Vasco Errani in RegioneBOLOGNA, 14 APRILE – Vivace seduta della Commissione Statuto stamane in Assemblea Legislativa: ad agitare gli animi il Progetto di Legge firmato da Andrea Pollastri (PdL), che ha scatenato una vera e propria ridda di commenti da parte delle varie forze politiche e dalla Giunta Regionale, rappresentata dal Sottosegretario Alfredo Bertelli.

La proposta dell’azzurro mira a ridurre il numero degli Assessori dagli attuali dodici a dieci, accorpando le varie deleghe in modo da creare una corrispondenza diretta tra gli assessorati e le dieci Direzioni Generali di cui è composta l’amministrazione regionale.

“Al di là della maggior funzionalità – ha spiegato Pollastri – la riduzione degli Assessori consente un risparmio di 288.643,20 euro annui, una cifra forse modesta ma che potrebbe essere utilizzata in altri settori più strategici, come il sociale, e ch si iscriverebbe nella generale riduzione dei costi della politica.”

Malgrado le argomentazioni, la proposta si è scontrata con il fuoco di sbarramento del PD che ha giudicato troppo irrisorio il risparmio a fronte di una possibile perdita di efficacia della Giunta, ed ha invitato ad evitare i toni demagogici, concentrandosi invece su un serio dibattito circa il ruolo che deve avere la Regione dopo la modifica del Titolo V della Costituzione e l’avvio del federalismo fiscale.
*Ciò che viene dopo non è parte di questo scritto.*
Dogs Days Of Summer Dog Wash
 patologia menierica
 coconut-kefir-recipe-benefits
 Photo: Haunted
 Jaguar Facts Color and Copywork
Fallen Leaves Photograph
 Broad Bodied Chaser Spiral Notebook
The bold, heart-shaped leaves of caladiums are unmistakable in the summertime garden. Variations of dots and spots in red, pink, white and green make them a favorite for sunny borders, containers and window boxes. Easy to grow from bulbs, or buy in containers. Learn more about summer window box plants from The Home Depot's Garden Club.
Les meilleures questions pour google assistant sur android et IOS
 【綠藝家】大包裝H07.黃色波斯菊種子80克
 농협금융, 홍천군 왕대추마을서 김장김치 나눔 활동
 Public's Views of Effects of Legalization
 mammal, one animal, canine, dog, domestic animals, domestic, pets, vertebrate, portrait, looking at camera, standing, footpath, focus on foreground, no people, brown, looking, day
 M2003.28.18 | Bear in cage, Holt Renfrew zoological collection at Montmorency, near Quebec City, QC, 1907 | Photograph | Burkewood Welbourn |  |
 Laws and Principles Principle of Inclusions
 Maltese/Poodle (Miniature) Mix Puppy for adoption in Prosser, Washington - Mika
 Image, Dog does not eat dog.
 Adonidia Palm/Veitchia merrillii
Anche il Sottosegretario Bertelli ha portato il parere negativo della Giunta, poiché il numero degli Assessori è riducibile già oggi a dieci, poiché lo Statuto stabilisce una forbice da otto a dodici, ma si è scelto di averne dodici per ragioni di tipo funzionale legate alla gran mole di lavoro che ogni delega comporta ed al crescente impegno dovuto alle frequenti riunioni di raccordo presso il Governo e presso l’Unione Europea.

Inoltre, secondo Berselli, l’attuale numero di Assessori è assolutamente in linea con quello di altre Regioni aventi un numero di abitanti simile.

Da segnalare il voto di Italia dei Valori che, difformemente dal PD, ha optato per l’astensione, e dei Grillini che, invece, hanno votato a favore.

“Questo voto non mi sorprende – commenta Pollastri – poiché non si è colto lo spirito costruttivo contenuto nella mia proposta che non voleva limitare o compromettere la funzionalità della Giunta ma semplicemente consentire una riorganizzazione che rispondesse ai criteri di efficienza e risparmio. Si è scelta la strada di preservare le poltrone, a tacer del fatto che tutti i componenti della Giunta Regionale sono nominati e non eletti dai cittadini.”

La decisione definitiva sul Progetto di Legge verrà presa durante la prossima seduta dell’Assemblea Legislativa che dovrà votare approvare o bocciare il provvedimento.